### Work to do
Transcribe the lines below verbatim, omitting the pictures.

### Records to process
=-=-=-=-=

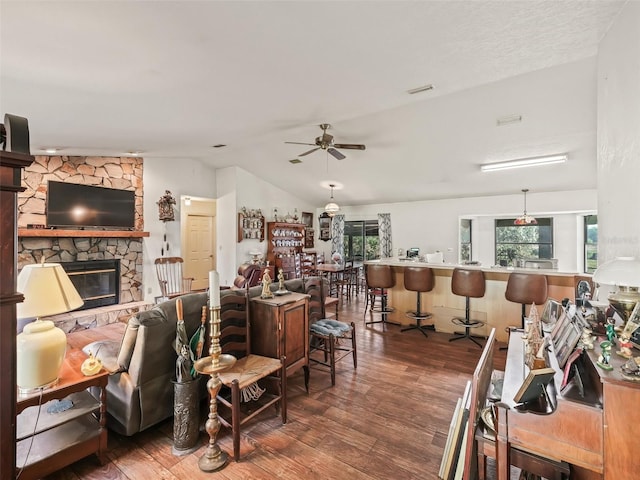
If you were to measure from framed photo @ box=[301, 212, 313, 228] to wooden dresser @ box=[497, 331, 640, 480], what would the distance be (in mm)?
7979

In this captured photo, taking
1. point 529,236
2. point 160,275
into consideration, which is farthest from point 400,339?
point 529,236

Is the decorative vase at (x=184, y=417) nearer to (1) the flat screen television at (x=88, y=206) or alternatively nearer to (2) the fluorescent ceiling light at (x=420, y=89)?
(2) the fluorescent ceiling light at (x=420, y=89)

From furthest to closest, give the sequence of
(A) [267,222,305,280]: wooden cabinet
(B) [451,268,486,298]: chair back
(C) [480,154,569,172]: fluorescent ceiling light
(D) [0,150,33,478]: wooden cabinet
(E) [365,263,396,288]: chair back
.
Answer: (A) [267,222,305,280]: wooden cabinet < (C) [480,154,569,172]: fluorescent ceiling light < (E) [365,263,396,288]: chair back < (B) [451,268,486,298]: chair back < (D) [0,150,33,478]: wooden cabinet

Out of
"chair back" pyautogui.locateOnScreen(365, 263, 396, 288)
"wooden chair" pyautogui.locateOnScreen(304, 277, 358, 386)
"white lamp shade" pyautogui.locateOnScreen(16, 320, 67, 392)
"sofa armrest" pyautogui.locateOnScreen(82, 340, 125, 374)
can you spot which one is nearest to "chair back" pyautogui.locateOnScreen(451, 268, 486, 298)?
"chair back" pyautogui.locateOnScreen(365, 263, 396, 288)

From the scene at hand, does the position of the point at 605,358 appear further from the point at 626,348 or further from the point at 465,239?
the point at 465,239

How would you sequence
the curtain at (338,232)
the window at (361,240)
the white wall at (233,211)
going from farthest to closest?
the curtain at (338,232), the window at (361,240), the white wall at (233,211)

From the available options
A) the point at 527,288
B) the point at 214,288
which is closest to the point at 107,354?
the point at 214,288

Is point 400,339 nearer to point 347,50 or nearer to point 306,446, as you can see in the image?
point 306,446

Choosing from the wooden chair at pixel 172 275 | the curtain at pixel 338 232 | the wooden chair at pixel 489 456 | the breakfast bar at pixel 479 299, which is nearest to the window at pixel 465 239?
the curtain at pixel 338 232

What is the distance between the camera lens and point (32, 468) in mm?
1622

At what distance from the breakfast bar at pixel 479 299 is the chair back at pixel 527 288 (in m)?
0.20

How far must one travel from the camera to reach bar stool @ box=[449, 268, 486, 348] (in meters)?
3.88

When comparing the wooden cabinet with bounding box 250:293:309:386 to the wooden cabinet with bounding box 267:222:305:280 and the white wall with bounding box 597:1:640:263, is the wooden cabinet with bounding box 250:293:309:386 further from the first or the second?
the wooden cabinet with bounding box 267:222:305:280

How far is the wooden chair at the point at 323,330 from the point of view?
293 centimetres
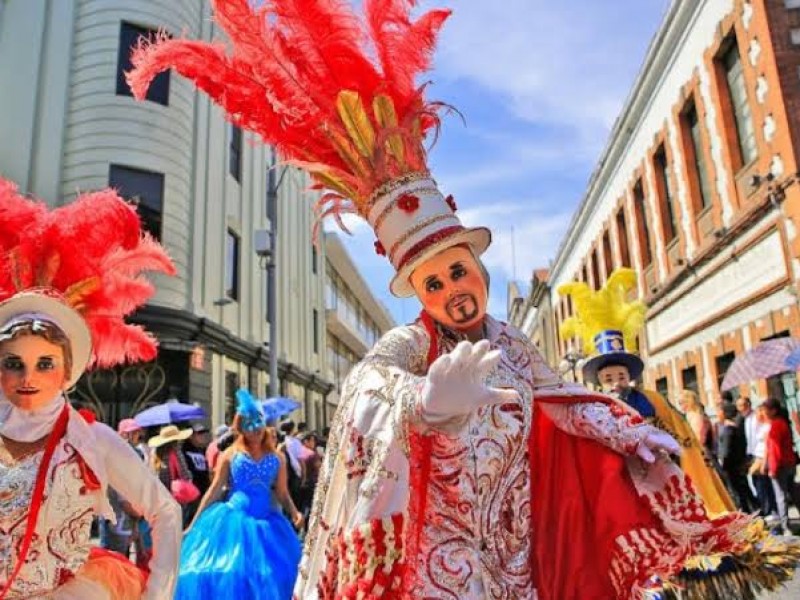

=-=-=-=-=

### Correct answer
If you were to measure from framed photo @ box=[301, 212, 313, 228] to wooden dresser @ box=[497, 331, 640, 480], what would the distance be (in mm)?
7979

In this captured photo, taking
1. point 529,236
2. point 160,275
into consideration, which is farthest from point 400,339?
point 529,236

Is the decorative vase at (x=184, y=417) nearer to (1) the flat screen television at (x=88, y=206) or alternatively nearer to (2) the fluorescent ceiling light at (x=420, y=89)?
(2) the fluorescent ceiling light at (x=420, y=89)

From furthest to closest, give the sequence of
(A) [267,222,305,280]: wooden cabinet
(B) [451,268,486,298]: chair back
(C) [480,154,569,172]: fluorescent ceiling light
(D) [0,150,33,478]: wooden cabinet
(E) [365,263,396,288]: chair back
.
Answer: (A) [267,222,305,280]: wooden cabinet < (C) [480,154,569,172]: fluorescent ceiling light < (E) [365,263,396,288]: chair back < (B) [451,268,486,298]: chair back < (D) [0,150,33,478]: wooden cabinet

Out of
"chair back" pyautogui.locateOnScreen(365, 263, 396, 288)
"wooden chair" pyautogui.locateOnScreen(304, 277, 358, 386)
"white lamp shade" pyautogui.locateOnScreen(16, 320, 67, 392)
"sofa armrest" pyautogui.locateOnScreen(82, 340, 125, 374)
can you spot which one is nearest to "chair back" pyautogui.locateOnScreen(451, 268, 486, 298)?
"chair back" pyautogui.locateOnScreen(365, 263, 396, 288)

From the scene at hand, does the position of the point at 605,358 appear further from the point at 626,348 or further from the point at 465,239?
the point at 465,239

How would you sequence
the curtain at (338,232)
the window at (361,240)
the white wall at (233,211)
going from farthest to closest?
the curtain at (338,232), the window at (361,240), the white wall at (233,211)

From the available options
A) the point at 527,288
B) the point at 214,288
which is closest to the point at 107,354?
the point at 214,288

Is point 400,339 nearer to point 347,50 or nearer to point 306,446, as you can see in the image?
point 306,446

Choosing from the wooden chair at pixel 172 275 | the curtain at pixel 338 232 | the wooden chair at pixel 489 456 | the breakfast bar at pixel 479 299, which is nearest to the window at pixel 465 239?
the curtain at pixel 338 232

What is the distance between the camera lens and point (32, 468) in mm?
1622

At what distance from the breakfast bar at pixel 479 299 is the chair back at pixel 527 288 (in m)?
0.20

How far must one travel from the camera to reach bar stool @ box=[449, 268, 486, 348] (in meters)?
3.88

When comparing the wooden cabinet with bounding box 250:293:309:386 to the wooden cabinet with bounding box 267:222:305:280 and the white wall with bounding box 597:1:640:263, is the wooden cabinet with bounding box 250:293:309:386 further from the first or the second?
the wooden cabinet with bounding box 267:222:305:280

How far is the wooden chair at the point at 323,330 from the point of view?
293 centimetres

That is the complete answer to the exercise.